Oluf Gerhard Tychsen (1734-1815)

Porträt Tychsens am Universitätshauptgebäude in Rostock. Foto: KrummesHaus / CC-BY 4.0.

Oluf Gerhard Tychsen war Protestant. Warum das wichtig ist? Nun, auch im Zeitalter der Aufklärung war es durchaus überraschend, dass ein in einer dänischen Kleinstadt geborener junger Mann, nicht nur an den klassischen Bildungseinrichtungen studierte, sondern an einer Jeshiva, einer jüdischen Hochschule, die sich dem Studium der Tora und des Talmuds widmete. Er war dort, weil ihn die Sprache der Bibel interessierte – und darüber hinaus alle orientalischen Sprachen. Er lernte nicht nur Hebräisch, sondern auch Jiddisch, die Umgangssprache der deutschen Juden zu seiner Zeit. Eigentlich lernte Tychsen all diese Sprache, um als Missionar der Juden erfolgreich zu sein. Doch irgendwann muss er verstanden haben, dass es wichtiger war, die altorientalischen Kulturen zu begreifen als jüdische Gläubige zu bekehren. Damit wurde zu er zu einem frühen Vertreter des Fachs der Orientalistik und so ganz nebenbei auch der Gründungsvater der islamischen Numismatik.

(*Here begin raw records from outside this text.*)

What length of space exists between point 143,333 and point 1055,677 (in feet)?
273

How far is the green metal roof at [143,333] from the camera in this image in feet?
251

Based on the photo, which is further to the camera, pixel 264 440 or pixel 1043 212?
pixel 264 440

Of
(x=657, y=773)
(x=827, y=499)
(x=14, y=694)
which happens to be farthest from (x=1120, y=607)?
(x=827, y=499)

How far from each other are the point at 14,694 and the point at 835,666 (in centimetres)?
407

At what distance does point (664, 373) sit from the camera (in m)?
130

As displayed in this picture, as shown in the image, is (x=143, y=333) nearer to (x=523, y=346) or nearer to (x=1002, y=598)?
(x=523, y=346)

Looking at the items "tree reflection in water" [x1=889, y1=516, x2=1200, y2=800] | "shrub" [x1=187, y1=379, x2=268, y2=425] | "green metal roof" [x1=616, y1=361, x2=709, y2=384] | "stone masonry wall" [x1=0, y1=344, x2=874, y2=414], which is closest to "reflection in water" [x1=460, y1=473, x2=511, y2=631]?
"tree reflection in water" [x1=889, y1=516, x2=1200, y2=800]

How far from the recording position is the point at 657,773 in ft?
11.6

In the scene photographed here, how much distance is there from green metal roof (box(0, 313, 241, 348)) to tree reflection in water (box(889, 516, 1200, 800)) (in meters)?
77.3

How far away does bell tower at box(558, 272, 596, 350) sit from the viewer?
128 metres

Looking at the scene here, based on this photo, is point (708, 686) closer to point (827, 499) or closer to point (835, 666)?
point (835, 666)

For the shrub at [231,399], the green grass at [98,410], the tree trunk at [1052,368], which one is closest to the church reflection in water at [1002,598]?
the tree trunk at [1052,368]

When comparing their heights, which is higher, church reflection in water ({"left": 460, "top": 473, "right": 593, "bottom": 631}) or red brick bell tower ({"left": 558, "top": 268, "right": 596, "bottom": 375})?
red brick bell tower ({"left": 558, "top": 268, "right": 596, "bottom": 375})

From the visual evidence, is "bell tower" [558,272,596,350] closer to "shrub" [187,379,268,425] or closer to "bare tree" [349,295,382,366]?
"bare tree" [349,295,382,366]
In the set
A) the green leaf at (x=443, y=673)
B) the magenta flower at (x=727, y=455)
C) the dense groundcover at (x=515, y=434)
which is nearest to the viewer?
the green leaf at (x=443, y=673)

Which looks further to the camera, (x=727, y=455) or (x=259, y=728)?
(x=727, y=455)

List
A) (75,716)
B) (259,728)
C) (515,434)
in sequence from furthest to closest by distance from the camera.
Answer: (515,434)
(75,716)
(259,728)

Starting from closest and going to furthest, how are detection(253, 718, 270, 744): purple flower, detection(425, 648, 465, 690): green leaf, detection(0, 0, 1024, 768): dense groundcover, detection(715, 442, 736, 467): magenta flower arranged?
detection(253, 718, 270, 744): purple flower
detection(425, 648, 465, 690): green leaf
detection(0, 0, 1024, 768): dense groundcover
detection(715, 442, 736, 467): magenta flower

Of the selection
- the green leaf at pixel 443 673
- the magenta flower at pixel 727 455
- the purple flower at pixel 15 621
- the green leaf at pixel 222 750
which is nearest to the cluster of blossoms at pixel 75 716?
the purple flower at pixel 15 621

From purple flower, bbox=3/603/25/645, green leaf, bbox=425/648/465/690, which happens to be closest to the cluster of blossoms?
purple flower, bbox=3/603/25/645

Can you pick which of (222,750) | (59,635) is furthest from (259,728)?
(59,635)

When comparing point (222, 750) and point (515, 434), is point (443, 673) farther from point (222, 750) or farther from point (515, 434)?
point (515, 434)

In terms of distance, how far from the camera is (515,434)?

Es charakterisiert Oluf Gerhard Tychsen sehr gut, wenn man daran denkt, dass der Mann, der angetreten war, die Juden zu bekehren, die Semicha erhielt, die formelle Einsetzung als Rabbiner, und dass er so berechtigt war, gültige Entscheidungen in Fragen des jüdischen Religionsgesetzes zu treffen.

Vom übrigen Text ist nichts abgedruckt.